I meditate for 10 to 15 minutes several times a day.
I walk in the woods every day. I walk with dogs every day and visit the donkeys every day and make sure I tell my wife I love her every day. Each of those things is a tonic for me, a spiritual place, all so much better than any pill.
What can I say? This is crazy shit going on right now in so many ways is infectious; if you let it into my head, it will make me crazy too. I am learning that I can be well informed and follow the donkeys’ wisdom and leave plenty of space in my head for my life.
Ruth Ginsburg and others taught me that disagreement is healthy, but being angry and disagreeable is not. The media is a toxin; the more one drinks in, the more poison gets into the system.
Her spirit will guide people of open mind and warm heart to a reckoning in November; I believe it will guide people of compassion to a great victory, even as politicians seek to obliterate her legacy.
Hers is the way; she had no time for the fearful or the timid.
Every defeat was just another opportunity to move forward again.
There is no magic wand. There is no turning back.
I found another benefit from this careful use of my mind.
I am surprised to believe that I sometimes know more than the people sitting in Washington know because they are too close to see what is in front of them, too remote to see what is far away, too enmeshed with one another, and too suffocated by the pressure and intensity of their lives.
I have some time to think.
It seems that the fewer media I watch, the more I know, and the clearer I can see. How strange.

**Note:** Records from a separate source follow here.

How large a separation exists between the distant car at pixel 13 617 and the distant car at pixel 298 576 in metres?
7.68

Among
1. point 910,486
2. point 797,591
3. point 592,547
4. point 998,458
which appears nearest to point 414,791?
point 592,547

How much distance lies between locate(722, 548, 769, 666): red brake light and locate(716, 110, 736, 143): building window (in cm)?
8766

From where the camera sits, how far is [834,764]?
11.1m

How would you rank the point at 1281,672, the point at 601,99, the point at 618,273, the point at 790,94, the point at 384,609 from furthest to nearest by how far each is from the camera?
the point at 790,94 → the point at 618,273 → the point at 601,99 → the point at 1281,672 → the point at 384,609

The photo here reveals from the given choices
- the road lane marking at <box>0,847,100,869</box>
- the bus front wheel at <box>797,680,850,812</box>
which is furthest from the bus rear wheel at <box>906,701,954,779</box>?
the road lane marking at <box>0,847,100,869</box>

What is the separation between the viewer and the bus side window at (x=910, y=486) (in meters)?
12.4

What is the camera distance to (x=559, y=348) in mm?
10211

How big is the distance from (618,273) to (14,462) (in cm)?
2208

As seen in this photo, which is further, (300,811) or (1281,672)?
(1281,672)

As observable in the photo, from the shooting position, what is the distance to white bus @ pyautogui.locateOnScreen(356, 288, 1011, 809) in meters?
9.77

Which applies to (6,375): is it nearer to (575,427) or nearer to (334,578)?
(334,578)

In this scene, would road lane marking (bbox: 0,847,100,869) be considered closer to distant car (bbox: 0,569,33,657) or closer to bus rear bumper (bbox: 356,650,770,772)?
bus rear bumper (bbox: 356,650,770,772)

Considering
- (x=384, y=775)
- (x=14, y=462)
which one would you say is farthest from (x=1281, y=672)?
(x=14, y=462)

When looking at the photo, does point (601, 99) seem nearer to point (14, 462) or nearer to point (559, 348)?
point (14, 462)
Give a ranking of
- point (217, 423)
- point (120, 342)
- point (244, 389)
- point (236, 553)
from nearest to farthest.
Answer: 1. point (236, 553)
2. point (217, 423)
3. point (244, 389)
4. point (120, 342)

I always loved reading interviews with Ginsburg; they were so full of humor and wisdom.
Here are three quotes that made a deep impression on me:
“Work for what you believe in, but pick your battles, and don’t burn your bridges. Don’t be afraid to take charge, think about what you want, then do the work, but then enjoy what makes you happy, bring along your crew, have a sense of humor.”
“When a thoughtless or unkind word is spoken, best tune out. Reacting in anger or annoyance will not advance one’s ability to persuade.”
“Feminism … I think the simplest explanation, and one that captures the idea, is a song that Marlo Thomas sang, ‘Free to be You and Me.’ Free to be, if you were a girl—doctor, lawyer, Indian chief. Anything you want to be. And if you’re a boy, and you like teaching, you like nursing, you would like to have a doll, that’s OK too. That notion that we should each be free to develop our own talents, whatever they may be, and not be held back by artificial barriers—humanmade barriers, certainly not heaven-sent.”